Fox is not “leaving money on the table” relative to not having its own streamer. Fox is making a different bet on the future of TV than the other three OTA networks.
The other three have all started steamers to provide (in addition to other, mostly melodramatic, content,) access to their linear OTA and “cable” networks’ programming, including sports. All lose money.
Fox is simply maintaining its commitment to its existing linear distribution model. This is, IMHO, very smart on its part. IF (the biggest word in the English language) the death of OTA and linear “cable” channels ever actually happens, then Fox can launch a streaming service then, having not lost all the $$ the other three are in this era. IF not, then it bet correctly all along. Either way, Fox wins.
Nah. Fox is a little company now without its own studio and major content library. When Murdoch sold all those assets to Disney, the ship sailed on Fox launching a major SVOD to compete with the big boys, so that's not a bet they could really place even if they wanted to.

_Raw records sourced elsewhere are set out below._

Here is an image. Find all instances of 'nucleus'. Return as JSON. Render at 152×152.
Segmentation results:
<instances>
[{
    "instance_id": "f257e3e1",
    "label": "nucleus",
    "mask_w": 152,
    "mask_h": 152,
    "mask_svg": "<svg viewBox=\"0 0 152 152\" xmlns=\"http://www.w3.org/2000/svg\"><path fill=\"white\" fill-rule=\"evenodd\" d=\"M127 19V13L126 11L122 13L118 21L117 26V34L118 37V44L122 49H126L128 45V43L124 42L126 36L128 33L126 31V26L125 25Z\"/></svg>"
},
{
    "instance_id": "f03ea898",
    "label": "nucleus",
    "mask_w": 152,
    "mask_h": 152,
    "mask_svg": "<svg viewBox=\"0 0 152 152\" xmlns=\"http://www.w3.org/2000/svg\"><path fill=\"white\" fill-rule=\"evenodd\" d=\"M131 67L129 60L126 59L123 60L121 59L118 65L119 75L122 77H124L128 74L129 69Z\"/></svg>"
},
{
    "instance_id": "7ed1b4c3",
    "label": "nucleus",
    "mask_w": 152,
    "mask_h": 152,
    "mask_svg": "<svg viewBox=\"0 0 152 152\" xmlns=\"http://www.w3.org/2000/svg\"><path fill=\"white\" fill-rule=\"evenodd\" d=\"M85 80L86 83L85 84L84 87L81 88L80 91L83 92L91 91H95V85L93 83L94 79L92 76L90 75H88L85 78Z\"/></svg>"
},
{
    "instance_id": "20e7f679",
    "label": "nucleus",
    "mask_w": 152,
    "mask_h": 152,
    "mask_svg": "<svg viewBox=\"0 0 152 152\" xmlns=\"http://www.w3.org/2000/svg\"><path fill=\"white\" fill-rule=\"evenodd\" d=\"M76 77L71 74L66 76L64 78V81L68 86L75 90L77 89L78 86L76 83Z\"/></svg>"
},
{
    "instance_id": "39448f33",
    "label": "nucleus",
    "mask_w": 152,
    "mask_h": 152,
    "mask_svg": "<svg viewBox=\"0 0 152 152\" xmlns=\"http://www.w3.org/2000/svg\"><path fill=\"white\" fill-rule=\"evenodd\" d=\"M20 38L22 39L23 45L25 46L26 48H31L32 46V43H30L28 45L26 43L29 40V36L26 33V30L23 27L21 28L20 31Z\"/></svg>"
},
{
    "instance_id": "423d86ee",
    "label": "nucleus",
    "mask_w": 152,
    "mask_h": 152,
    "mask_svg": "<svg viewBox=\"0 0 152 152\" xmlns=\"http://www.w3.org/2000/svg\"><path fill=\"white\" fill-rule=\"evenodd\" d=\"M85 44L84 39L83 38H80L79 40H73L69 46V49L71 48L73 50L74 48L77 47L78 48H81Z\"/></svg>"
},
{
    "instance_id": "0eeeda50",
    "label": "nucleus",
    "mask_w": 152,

What they're doing instead is focusing on the only stuff folks still get cable TV for, live sports and news/politics, milking the cable bundle for all they can get out of as it slowly dies, while betting on free ad-supported streaming via Tubi as their next-gen play. And they're still making a little incremental money from SVOD by continuing to license their Fox entertainment shows for next-day streaming on Disney's Hulu.
I give it another couple years but at some point, they'll determine (just as Disney will with ESPN) that there's more money to be made by taking all their content directly to consumers via streaming than trying to prop up the dying cable bundle. That's when they'll begin including a live stream of Fox News inside the Fox Nation app. And they'll exercise whatever live streaming sports rights they have by selling those to consumers too, either through their own app (e.g. a paid section within Tubi) or by sub-licensing those rights to others (e.g. Amazon, Apple, ESPN).
Likewise, Disney has repeatedly stated that eventually they will bring all of ESPN directly to consumers via streaming, no cable bundle needed. IMO, ESPN is a much bigger factor than Fox in terms of being the little Dutch boy plugging his finger in the hole in the cable TV dam to keep it from bursting. When they take ESPN direct-to-consumer, it'll be an inflection point. To misquote Louis XV, "
Après ça, le déluge." My best guess for when that happens? 2024.